# 16.1: Summary

We have seen that a linear transformation has an inverse if and only if it is bijective (\(\textit{i.e.}\), one-to-one and onto). We also know that linear transformations can be represented by matrices, and we have seen many ways to tell whether a matrix is invertible. Here is a list of them:

**Theorem (Invertibility)**

Let \(M\) be an \(n \times n\) matrix, and let $$L \colon \Re^{n} \to \Re^{n}$$ be the linear transformation defined by \(L(v)=Mv\). Then the following statements are equivalent:

**a) ** If \(V\) is any vector in \(\Re^{n}\), then the system \(MX=V\) has exactly one solution.

**b) ** The matrix \(M\) is row-equivalent to the identity matrix.

**c) ** If \(v\) is any vector in \(\Re^{n}\), then \(L(x)=v\) has exactly one solution.

**d) ** The matrix \(M\) is invertible.

**e)** The homogeneous system \(MX=0\) has no non-zero solutions.

**f) ** The determinant of \(M\) is not equal to \(0\).

**g)** The matrix \(M\) is a product of elementary matrices of the form \(E_{j}^{i}, R^{i}(\lambda), S_{j}^{i}(\gamma)\) with \(\lambda \neq 0\).

**h) ** The transpose matrix \(M^{T}\) is invertible.

**i) ** The matrix \(M\) does not have \(0\) as an eigenvalue.

**j) ** The linear transformation \(L\) does not have \(0\) as an eigenvalue.

**k) ** The characteristic polynomial \(\det(\lambda I-M)\) does not have \(0\) as a root.

**l)** The columns (or rows) of \(M\) span \(\Re^n\).

**m) ** The columns (or rows) of \(M\) are linearly independent.

**n)** The columns (or rows) of \(M\) are a basis for \(\Re^{n}\).

**o) ** The linear transformation \(L\) is injective.

**p) ** The linear transformation \(L\) is surjective.

**q) ** The linear transformation \(L\) is bijective.

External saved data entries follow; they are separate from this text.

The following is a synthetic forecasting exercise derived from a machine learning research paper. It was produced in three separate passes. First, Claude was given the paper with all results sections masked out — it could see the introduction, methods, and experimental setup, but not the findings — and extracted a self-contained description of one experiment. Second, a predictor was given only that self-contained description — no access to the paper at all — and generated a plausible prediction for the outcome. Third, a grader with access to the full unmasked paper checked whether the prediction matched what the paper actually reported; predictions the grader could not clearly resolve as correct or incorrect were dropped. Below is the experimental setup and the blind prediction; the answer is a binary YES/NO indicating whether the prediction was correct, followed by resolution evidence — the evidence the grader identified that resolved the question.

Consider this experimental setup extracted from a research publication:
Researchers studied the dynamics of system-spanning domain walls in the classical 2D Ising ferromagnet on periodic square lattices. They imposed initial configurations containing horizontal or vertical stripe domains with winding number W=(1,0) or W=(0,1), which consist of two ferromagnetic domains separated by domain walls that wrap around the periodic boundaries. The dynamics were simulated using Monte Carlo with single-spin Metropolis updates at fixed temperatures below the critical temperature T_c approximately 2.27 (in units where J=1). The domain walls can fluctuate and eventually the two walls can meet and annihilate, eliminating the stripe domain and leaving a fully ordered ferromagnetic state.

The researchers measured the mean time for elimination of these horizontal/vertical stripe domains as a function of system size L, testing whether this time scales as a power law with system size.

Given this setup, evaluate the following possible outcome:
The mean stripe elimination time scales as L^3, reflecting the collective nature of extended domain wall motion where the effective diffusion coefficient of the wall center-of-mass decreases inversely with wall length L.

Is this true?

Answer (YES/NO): YES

**Note: it is important that \(M\) be an \(n \times n\) matrix! If \(M\) is not square, then it can't be invertible, and many of the statements above are no longer equivalent to each other.**

**Proof**

Many of these equivalences were proved earlier in other chapters. Some were left as review questions or sample final questions. The rest are left as exercises for the reader.